Me cansé.
Me cansé de confiar, de abrir el corazón como si no doliera, de entregar mi tiempo y mi fe a personas que solo saben fallar. Me cansé de pensar que esta vez sería diferente, de esperar algo nuevo en una vida que se repite, una y otra vez, con la misma rutina amarga y los mismos finales rotos. Ya no tengo fuerzas para seguir creyendo en palabras vacías ni en promesas que se disuelven apenas cruzan los labios.
Me harté de dar lo mejor de mí a quien no lo merecía, de ser refugio para tormentas ajenas mientras yo me ahogaba en las mías. Me harté de ser fuerte para los demás cuando nadie lo fue para mí. La decepción dejó de doler, ahora solo cansa. Y en ese cansancio, en ese punto de quiebre, entendí que algo tenía que morir para que yo pudiera seguir.
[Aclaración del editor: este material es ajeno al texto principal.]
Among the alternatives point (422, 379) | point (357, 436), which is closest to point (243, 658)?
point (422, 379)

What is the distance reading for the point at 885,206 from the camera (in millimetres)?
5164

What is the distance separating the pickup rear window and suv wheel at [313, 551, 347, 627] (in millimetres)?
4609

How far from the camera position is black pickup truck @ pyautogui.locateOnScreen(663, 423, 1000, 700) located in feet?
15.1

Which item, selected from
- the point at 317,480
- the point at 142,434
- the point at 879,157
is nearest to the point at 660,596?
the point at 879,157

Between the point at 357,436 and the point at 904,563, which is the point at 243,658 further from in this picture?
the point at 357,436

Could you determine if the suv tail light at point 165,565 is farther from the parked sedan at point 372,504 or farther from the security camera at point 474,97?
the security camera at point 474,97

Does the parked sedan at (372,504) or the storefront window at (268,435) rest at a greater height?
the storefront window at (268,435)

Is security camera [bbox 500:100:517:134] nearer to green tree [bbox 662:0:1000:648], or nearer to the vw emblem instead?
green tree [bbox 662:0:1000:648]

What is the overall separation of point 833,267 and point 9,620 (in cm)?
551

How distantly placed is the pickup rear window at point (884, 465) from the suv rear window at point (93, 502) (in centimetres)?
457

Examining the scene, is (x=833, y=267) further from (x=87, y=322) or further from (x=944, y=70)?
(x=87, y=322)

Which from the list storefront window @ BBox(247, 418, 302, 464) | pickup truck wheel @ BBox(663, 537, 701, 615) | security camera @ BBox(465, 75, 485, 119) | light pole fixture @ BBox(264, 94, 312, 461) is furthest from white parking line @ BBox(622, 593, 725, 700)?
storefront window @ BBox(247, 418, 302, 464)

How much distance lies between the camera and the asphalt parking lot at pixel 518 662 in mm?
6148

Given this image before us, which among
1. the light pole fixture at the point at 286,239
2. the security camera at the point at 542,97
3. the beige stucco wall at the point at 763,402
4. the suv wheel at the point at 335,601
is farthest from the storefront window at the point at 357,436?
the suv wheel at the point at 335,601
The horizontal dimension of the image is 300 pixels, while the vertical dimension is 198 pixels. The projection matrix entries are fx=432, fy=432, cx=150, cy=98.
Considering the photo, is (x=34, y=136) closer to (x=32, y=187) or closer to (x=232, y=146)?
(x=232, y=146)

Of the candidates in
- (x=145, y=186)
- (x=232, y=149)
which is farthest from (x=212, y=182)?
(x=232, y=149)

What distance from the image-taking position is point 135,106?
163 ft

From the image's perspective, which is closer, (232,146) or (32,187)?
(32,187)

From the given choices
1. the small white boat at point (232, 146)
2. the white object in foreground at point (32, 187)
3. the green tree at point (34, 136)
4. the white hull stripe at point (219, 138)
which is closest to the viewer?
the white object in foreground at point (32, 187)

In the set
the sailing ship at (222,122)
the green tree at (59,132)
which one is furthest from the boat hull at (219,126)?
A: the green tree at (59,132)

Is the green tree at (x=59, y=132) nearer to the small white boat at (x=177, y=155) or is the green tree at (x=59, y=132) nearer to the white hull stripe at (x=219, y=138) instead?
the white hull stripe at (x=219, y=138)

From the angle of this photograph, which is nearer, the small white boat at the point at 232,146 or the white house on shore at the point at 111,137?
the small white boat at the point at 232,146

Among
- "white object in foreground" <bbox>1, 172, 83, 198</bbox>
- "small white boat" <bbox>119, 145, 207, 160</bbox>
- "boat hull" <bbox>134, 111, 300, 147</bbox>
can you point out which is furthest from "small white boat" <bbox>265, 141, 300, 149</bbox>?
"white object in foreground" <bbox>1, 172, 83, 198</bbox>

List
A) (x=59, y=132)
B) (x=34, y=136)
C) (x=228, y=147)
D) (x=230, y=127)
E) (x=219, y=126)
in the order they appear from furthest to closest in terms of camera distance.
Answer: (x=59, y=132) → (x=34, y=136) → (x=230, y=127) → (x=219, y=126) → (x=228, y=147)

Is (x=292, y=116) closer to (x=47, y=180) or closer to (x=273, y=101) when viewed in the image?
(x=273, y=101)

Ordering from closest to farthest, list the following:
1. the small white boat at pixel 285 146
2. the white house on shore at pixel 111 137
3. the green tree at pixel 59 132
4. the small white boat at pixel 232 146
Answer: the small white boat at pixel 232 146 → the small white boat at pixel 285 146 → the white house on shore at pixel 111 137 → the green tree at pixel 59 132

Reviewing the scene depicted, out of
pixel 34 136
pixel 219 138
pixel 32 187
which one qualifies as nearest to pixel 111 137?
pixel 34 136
Así que lo dejé atrás: la ingenuidad, la esperanza, la ternura. Quemé lo que me hacía vulnerable y renací de las cenizas como alguien distinto. Más frío, más distante, más mío. Ya no busco, ya no espero, ya no confío. Aprendí que la soledad, por cruel que parezca, es más leal que muchas personas.
No volveré a ser el mismo. Ese que creía en las segundas oportunidades, en las disculpas sinceras, en el amor incondicional… está muerto. Y lo lamento por quienes me conocieron antes, porque ese ya no vuelve. Ahora, soy quien sobrevive, no quien se desvive.